Ins Deutsche übersetzt, bedeutet dieser Begriff soviel wie Klanglandschaft. Schafer zufolge umfasst er „die gesamte akustische Umwelt mit all ihren Geräuschen: Musik, natürliche, menschliche und technische Klänge“ (Schafer 2006: 141). Doch wozu sollte man sich die Mühe machen, diese Geräusche zu untersuchen? Was kann die Existenz einer Wissenschaft, die sich mit diesen alltäglichen Klängen auseinandersetzt, rechtfertigen; welcher gesellschaftliche Wert entsteht daraus?

Wortneuschöpfung Soundscape

Den Begriff Soundscape schuf Schafer nach eigenen Angaben aufgrund der von ihm empfundenen Notwenigkeit, die Klänge und Geräusche, welche jeden von uns den ganzen Tag über begleiten, besser fassen zu können. Für Schafer gilt Soundscape als ein „neutrales Wort für jede akustische Umwelt: alle Klänge, die in einer Ladenpassage, auf einem Bauernhof, in einem Flughafen oder in einem Rundfunksender zu hören sind, jede Umgebung, die man zeitweise einrahmen könnte, um sie zu untersuchen“ (Schafer 2006: 142).
Abzuleiten ist der Begriff aus dem englischen Wort landscape (Landschaft). Dies im Hinterkopf kann man sich eine Soundscape leicht vorstellen. So wie eine Landschaft mit den Augen erfasst werden kann, kann die Klanglandschaft mit den Ohren wahrgenommen werden.
Jeder, der schon einmal versucht hat, ein Bild zu beschreiben, der weiß, wie schwierig es sein kann, Wahrnehmung in Worte zu fassen. Noch schwieriger dürfte es sein, sein Lieblingslied zu beschreiben ohne es zu summen, zu pfeifen oder gar vorzusingen. Den Weg der Soundscape in die Wissenschaften ist also zunächst nur schwer vorstellbar; denn wie soll man über etwas schreiben, sprechen und diskutieren, das man nicht in Worte fassen kann?

World Soundscape Project und die akustische Skyline Vancouvers

In den späten 1960er und frühen 1970er Jahren wurde von Schafer an der Simon Fraser Universität in Burnaby östlich von Vancouver das Forschungsprojekt „World Soundscape“ ins Leben gerufen. Mithilfe dieses Projektes wollte Schafer mehr Aufmerksamkeit auf unsere akustische Umwelt lenken, sowie auf seine persönliche Abneigung gegenüber der lärmenden und sich schnell verändernden Soundscape Vancouvers.

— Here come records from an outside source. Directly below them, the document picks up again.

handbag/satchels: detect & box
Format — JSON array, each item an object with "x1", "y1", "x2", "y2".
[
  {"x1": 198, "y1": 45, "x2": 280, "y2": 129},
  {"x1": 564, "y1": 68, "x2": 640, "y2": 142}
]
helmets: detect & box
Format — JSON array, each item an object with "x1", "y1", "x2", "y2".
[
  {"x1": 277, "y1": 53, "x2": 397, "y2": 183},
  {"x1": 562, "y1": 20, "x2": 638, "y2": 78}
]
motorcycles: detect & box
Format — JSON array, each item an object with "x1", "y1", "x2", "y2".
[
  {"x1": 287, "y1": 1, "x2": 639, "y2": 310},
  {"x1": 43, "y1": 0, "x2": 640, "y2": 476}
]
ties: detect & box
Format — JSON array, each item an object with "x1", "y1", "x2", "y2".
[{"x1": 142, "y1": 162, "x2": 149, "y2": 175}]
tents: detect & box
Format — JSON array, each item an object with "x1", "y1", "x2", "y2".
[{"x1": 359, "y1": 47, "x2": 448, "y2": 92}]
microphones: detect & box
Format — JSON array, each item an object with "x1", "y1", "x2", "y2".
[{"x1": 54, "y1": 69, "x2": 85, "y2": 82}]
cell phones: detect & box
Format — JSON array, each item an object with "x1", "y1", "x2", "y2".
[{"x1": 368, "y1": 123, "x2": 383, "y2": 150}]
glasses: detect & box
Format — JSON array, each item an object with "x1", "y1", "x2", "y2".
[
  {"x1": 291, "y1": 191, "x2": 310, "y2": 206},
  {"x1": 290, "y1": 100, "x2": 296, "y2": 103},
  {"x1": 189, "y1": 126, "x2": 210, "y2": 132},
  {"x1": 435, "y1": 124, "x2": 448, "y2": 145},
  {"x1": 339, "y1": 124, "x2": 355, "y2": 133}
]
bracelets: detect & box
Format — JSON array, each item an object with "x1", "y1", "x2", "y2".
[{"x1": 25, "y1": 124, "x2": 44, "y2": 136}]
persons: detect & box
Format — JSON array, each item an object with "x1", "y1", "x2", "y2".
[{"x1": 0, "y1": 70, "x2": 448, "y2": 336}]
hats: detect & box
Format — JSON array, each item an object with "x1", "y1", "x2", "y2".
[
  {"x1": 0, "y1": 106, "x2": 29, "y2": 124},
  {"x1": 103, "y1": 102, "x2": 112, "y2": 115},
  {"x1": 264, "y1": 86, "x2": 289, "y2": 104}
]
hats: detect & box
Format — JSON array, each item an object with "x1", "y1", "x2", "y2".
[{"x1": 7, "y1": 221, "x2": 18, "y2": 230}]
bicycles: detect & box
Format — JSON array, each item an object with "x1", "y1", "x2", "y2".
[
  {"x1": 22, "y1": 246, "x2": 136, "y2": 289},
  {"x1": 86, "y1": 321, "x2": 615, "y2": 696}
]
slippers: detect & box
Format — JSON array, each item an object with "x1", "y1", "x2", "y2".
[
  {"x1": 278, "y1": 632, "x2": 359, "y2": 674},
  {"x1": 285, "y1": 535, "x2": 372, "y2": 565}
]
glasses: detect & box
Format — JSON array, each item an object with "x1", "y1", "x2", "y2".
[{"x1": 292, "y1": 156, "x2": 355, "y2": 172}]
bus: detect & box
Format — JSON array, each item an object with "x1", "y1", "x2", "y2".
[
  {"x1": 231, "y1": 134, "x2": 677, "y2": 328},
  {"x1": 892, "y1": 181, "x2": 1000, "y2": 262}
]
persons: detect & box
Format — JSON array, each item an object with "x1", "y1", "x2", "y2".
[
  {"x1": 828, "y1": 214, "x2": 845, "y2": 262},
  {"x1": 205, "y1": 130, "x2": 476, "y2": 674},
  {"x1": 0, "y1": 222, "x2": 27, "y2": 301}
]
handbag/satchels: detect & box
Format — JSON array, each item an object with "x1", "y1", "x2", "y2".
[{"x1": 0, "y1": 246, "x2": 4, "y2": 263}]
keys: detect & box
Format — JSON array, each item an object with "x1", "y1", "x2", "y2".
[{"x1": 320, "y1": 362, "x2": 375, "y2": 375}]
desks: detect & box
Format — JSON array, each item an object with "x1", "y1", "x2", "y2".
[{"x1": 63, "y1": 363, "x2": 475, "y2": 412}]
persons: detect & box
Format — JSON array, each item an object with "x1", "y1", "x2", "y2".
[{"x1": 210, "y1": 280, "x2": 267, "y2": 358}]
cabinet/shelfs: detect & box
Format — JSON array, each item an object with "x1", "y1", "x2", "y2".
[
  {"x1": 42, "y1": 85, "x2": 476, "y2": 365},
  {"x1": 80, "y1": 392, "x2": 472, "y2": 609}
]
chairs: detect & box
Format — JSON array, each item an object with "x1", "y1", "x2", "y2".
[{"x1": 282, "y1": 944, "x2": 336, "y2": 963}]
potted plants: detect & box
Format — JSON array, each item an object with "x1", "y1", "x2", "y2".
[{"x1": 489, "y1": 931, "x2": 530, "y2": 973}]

Die Projektgruppe erarbeitete neben mehreren Schriften und Aufsätzen (vgl. u.a. Schafer 1971) auch eine Analyse der akustischen Skyline von Vancouver. Hörbeispiele der Tonmontage lassen sich hier finden.

Die Wissenschaftliche Relevanz der Soundscape

Heute sind derartige Aufnahmen u.a. von historischem Interesse. Welche Klänge sind inzwischen aus dem akustischen Stadtbild Vancouvers verschwunden; welche sind neu hinzugekommen? Was bedeutet das für die Bewohner der Metropole?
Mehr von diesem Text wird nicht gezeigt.